With all of the buzz about LiDAR, it appears to be the preferred choice for obtaining data for the design of electric transmission projects. With other mapping tools available such as aerial photogrammetry, I wondered if there was a best use of one over the other. So I decided to dig in a bit and share my findings. At the broadest sense, I’ve concluded that every project is unique and no one-size-fits all solution exists to address the overall needs of energy project design or redesign.

Let’s start with aerial borne LiDAR. The process requires an airplane- or helicopter-mounted scanner which shoots pulsating laser beams downward during flight. After coming in contact with structures, vegetation, and surfaces, the beams reflect back to the airborne system to record the timing of the LiDAR returns. From that information, coordinates and measurements are gathered. Immense amounts of data, densely covering key areas of interest, can be collected with LiDAR. A single flight can return millions of high-precision points along a narrow corridor.

The value of LiDAR lies in extreme and accurate detail, especially when measuring above-ground features and obstructions for the design of new, or assessment of existing, electric power lines. When our T&D clients are assessing or planning thermal upgrades to existing transmission lines, designing around complex structures, or planning for vegetation management, LiDAR makes good sense. In response to the Fall 2010 NERC alert, LiDAR beats aerial photogrammetry hands down as the preferred tool to aid utilities in assessing compliance on transmission lines and structures. This is due to the high volume of lines requiring efficient high-precision assessment. Aerial photogrammetry would not be a cost-effective or efficient solution in this case. Due to the demand of LiDAR on projects, the technology continues to improve and advance at a rapid pace.

Aerial photogrammetry uses a series of overlapping aerial photographs to create an accurate and scalable stereoscopic image of the ground and its features. Photogrammetrists pull precision horizontal and vertical coordinates and measurements from key features in the image. They are able to easily create breaklines and generate comprehensive 3D digital terrain models. The need for breaklines should be weighed as well because creating them is not as easy to do when processing LiDAR data. A single flight path can allow for the collection of a swath of data up to two miles wide. Though the area covered is greater than that of LiDAR, there is less raw data, making it easier to handle and process.

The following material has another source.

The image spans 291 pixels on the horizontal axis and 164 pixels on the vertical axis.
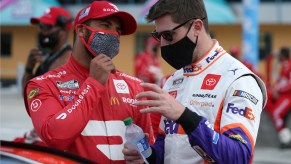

Often times, aerial photogrammetry provides the most value for electric transmission and distribution designers when they are assessing a new corridor location or project site. The wider swath of data allows more room for centerline adjustments and assessing multiple corridors. LiDAR data swaths are a great deal narrower, therefore requiring a proposed centerline to be further refined, which can prove to be limiting to a designer. Aerial photogrammetry also allows for quick retrieval of additional data without the cost of another flight.

Finally, the mobilization of helicopter-flown LiDAR can easily cost twice that of a fixed-wing aircraft. The size of project and level of detail required should be considered to ensure a return on investment. If a project is smaller in size but requires comprehensive data in key areas, a designer may find that it is just as feasible to use aerial photogrammetry supplemented by traditional ground surveying to pick up the finite details. A designer may also find situations in which both aerial photogrammetry and LiDAR data provide a benefit on the same project. As I stated early on, every project is different.

The unique processes and solutions of aerial photogrammetry and LiDAR can make or break a project. Though LiDAR’s advanced technology may be all the buzz, take the time to weigh the benefits and understand the capabilities to ensure you select the most cost-effective and beneficial tool for your project.